--- PAGE EXCERPT Enclosed Below ---

Ten Trillion & Counting Project
Three Concepts that are Important!
Starve the Beast, Pay-Go, & Medicare Part D
All these three concepts deal with being a bill or law that is passed by the Government to make our society and community a better way of living.
Starve the Beast
Theory administration relied on to balance the budget, it states that if you keep cutting taxes it puts pressure on Congress to stop spending.
- Starving the Beast is a political strategy employed by American conservatives in order to limit government spending by cutting taxes in order to deprive the government of revenue in deliberate effort to force the federal government to reduce spending.
- The term "the beast" in this context refers to the United States Federal Government & the programs it funds. Examples: education, welfare, social security, medicare & medicaid.
- There are slight indications that some conservatives have awakened to the reality that not only does starve the beast not work, but it also leads to higher spending.

--- End of Enclosed PAGE EXCERPT ---
--- DATA RECORDS Enclosed Below ---

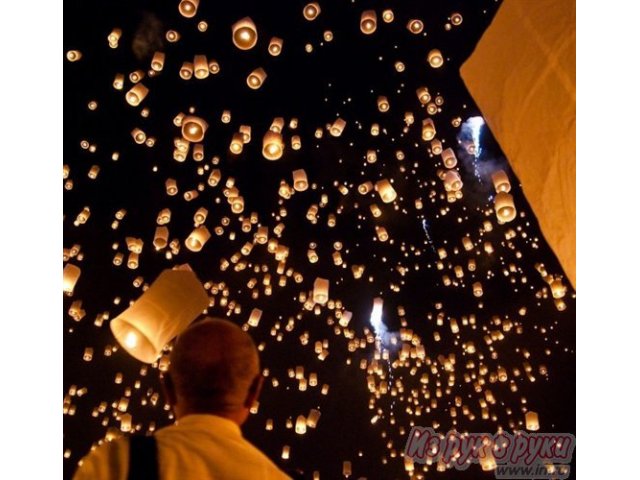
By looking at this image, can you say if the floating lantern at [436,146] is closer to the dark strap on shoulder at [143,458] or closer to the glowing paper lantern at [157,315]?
the glowing paper lantern at [157,315]

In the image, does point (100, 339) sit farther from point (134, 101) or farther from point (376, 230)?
point (134, 101)

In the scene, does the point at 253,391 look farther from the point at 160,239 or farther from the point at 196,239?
the point at 160,239

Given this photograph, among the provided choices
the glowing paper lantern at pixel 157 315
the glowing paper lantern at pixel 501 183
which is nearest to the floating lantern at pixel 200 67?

--- End of Enclosed DATA RECORDS ---

=== WORK TO COMPLETE ===
1. Rewrite the stretch of the budget-concepts page from "Starve the Beast, Pay-Go, &" through "to stop spending.", substituting "lawmakers" for "Congress".
2. According to the budget-concepts page, what does the term "the beast" refer to?

=== TASK-BY-TASK SOLUTIONS ===
1.
Starve the Beast, Pay-Go, & Medicare Part D
All these three concepts deal with being a bill or law that is passed by the Government to make our society and community a better way of living.
Starve the Beast
Theory administration relied on to balance the budget, it states that if you keep cutting taxes it puts pressure on lawmakers to stop spending.

2. The United States Federal Government and the programs it funds.